▶ What to do: Of all the lines in these entries, count those that contain "bounding" and give only the total.

[Collected data entries]
-- -- --
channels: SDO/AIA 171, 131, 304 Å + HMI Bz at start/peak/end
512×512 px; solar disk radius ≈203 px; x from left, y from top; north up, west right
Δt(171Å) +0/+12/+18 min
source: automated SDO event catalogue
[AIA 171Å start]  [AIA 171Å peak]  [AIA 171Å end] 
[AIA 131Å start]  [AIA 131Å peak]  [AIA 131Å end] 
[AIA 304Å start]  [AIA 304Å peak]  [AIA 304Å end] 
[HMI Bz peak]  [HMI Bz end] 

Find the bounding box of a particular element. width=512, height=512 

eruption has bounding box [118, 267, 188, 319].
-- -- --
▶ Task response: 2